What disturbs me, a non-right-winger politically, is that the US government should not try to replace a functioning real economy of volitional exchanges, especially if necessity compels that economy to change. That is what our government has been attempting by stealthy increments for decades and now with reckless abandon in the new era of a permanent contraction that no political figure can fathom. Lately, this trend has been ramped up under the wishful hypothesis that some magical new technology or financial "secret sauce," will eventually bring back a return to the nirvana of techno-industrial boom times, if only we can be "smart" enough. The wishing is evident in such con-jobs as the shale gas bubble ("We'll soon be energy independent") and the idea that a few new Apple fabrication factories, staffed largely by robots, will save the remnant American blue collar class from their fate as tattooed convenience store layabouts.


Of course there is plenty of real work to do around the USA in transitioning to the next phase of history, but we're not interested because it might violate our narrow comfort zone. We need more people to start working at local farming. When agri-biz fails it will happen hard and fast because of its seasonal nature, and the familiar distribution networks (supermarkets) will fail with it. American political leadership won't inform its citizen-subjects about this beforehand, or shift policy supports away from their ag-industrial client-patrons. To be fair, American citizens can't see themselves working in the crop rows, either. They will choose to starve rather than do what they've seen Mexican migrants do for a couple of generations -- and they will starve, eventually, too, even with The Real Housewives of Beverly Hills playing on the flat screen in the background.


If we weren't such a stupid people in thrall to our "smart" phones, we'd be rebuilding the US passenger railroad system for the day, not far off, when the grand entitlement of Happy Motoring rather suddenly vaporizes for a significant chunk of the population. The lack of interest in that project is really something to behold. Politicians who systematically "de-fund" the rail corridors, which is the case here in the Northeast, do it because they are as clueless as their constituents about what's really coming down. Rather, both the politicians and the public place their bets on "self-driving cars" powered by an as-yet-to-be announced sovereign replacement for liquid hydrocarbon fuel. The net effect of that stupidity is that your children and grandchildren will lead lives in which they rarely travel more than ten miles from home.

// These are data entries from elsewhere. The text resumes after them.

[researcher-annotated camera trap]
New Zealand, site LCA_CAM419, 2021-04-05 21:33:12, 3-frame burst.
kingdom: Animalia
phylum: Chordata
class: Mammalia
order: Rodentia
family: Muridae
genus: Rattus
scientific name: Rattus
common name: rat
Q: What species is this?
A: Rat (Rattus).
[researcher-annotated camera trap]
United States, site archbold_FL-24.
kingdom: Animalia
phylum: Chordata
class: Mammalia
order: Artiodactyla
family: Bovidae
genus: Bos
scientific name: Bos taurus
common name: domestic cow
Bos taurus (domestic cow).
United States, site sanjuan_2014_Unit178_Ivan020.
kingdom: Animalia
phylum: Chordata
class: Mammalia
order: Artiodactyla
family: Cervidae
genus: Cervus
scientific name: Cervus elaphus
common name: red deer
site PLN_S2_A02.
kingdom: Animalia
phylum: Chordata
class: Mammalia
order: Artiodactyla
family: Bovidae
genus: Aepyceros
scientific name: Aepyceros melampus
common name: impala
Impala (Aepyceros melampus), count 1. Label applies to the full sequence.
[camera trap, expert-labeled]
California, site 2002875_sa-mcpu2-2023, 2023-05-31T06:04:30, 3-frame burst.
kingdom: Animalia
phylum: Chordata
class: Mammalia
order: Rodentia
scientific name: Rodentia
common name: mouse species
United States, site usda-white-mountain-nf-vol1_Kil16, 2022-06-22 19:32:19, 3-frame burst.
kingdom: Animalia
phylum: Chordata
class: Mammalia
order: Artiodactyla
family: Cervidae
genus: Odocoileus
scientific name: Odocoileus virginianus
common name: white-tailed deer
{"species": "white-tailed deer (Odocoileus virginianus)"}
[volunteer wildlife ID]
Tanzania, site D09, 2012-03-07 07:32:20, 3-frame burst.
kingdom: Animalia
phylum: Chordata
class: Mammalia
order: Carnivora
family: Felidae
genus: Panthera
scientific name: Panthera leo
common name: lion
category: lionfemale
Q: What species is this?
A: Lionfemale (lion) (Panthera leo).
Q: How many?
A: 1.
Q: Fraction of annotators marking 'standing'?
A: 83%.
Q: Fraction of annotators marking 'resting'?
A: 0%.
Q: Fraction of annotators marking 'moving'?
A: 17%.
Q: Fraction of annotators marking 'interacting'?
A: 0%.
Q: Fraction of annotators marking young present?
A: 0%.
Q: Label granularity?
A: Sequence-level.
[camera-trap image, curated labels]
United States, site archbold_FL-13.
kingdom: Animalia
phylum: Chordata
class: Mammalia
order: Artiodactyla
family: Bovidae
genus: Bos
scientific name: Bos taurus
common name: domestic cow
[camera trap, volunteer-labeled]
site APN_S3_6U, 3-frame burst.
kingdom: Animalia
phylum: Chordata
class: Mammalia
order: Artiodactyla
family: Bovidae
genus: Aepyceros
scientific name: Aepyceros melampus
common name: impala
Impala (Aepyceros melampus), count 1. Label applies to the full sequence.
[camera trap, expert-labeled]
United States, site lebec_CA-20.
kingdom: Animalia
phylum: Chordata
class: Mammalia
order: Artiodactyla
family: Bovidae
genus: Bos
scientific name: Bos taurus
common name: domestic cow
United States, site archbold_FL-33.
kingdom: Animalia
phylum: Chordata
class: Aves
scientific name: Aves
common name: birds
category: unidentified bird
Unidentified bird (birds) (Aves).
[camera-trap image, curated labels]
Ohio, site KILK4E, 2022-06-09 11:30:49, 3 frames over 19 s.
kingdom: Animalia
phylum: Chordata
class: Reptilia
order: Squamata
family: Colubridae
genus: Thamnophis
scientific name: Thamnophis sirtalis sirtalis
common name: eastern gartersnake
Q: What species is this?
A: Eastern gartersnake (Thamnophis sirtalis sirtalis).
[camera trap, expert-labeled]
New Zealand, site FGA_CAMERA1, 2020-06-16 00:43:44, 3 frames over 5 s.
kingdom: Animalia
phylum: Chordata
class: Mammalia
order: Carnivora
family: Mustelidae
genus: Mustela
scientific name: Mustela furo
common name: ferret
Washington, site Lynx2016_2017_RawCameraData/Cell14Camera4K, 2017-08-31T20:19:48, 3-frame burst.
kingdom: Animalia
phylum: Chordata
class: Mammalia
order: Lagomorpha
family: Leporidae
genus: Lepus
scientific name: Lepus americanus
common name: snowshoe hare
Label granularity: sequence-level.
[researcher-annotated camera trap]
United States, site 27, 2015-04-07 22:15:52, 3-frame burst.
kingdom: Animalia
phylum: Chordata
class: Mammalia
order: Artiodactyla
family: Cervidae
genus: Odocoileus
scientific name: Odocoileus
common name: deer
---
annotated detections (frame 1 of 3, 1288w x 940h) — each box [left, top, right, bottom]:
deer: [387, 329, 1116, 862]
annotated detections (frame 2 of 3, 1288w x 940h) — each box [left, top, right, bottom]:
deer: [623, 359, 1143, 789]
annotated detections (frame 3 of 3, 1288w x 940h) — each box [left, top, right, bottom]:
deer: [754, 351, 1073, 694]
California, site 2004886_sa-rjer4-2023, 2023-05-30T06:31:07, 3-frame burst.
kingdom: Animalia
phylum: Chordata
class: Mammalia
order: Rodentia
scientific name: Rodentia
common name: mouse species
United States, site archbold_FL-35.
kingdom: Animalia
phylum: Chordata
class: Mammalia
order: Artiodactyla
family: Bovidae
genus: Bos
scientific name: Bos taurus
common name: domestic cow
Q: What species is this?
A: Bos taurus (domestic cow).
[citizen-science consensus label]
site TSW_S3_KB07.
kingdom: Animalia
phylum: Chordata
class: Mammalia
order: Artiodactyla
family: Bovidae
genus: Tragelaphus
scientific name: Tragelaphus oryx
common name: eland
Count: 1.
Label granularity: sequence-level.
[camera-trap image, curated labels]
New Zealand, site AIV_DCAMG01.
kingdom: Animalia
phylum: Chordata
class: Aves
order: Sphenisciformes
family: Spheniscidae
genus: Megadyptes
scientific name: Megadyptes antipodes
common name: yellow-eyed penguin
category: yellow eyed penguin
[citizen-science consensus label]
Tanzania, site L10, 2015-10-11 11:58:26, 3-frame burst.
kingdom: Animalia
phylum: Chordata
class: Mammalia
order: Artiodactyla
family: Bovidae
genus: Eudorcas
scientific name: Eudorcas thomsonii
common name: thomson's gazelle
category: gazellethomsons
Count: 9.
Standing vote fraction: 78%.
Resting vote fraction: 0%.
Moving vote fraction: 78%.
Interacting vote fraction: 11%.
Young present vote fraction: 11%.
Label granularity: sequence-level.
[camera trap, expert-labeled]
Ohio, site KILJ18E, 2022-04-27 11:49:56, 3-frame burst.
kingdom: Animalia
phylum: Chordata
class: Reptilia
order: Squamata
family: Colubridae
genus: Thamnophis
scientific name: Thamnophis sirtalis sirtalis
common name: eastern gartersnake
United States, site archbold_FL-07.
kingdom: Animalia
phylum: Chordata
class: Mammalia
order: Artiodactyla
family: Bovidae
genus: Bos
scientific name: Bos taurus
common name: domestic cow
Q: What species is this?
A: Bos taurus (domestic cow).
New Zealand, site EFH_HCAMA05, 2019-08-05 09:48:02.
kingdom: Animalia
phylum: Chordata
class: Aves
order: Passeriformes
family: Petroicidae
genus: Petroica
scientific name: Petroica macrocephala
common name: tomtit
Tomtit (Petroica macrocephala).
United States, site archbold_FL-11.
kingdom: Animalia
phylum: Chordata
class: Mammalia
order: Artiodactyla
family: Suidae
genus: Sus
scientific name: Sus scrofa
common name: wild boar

What also gets me about the aptly-named tele-drama House of Cards is the way all the leading politician characters are seamlessly conveyed around Washington D.C. by chauffeured limousines, even two-bit congressmen from states where people don't eat with knives and forks. Cossetted in their air-cooled back seats, they relentlessly romance their smart phones, making more trouble for themselves and for everyone in this sad-ass feckless country. What a tragic conceit for the nation of dunces we have actually made of ourselves.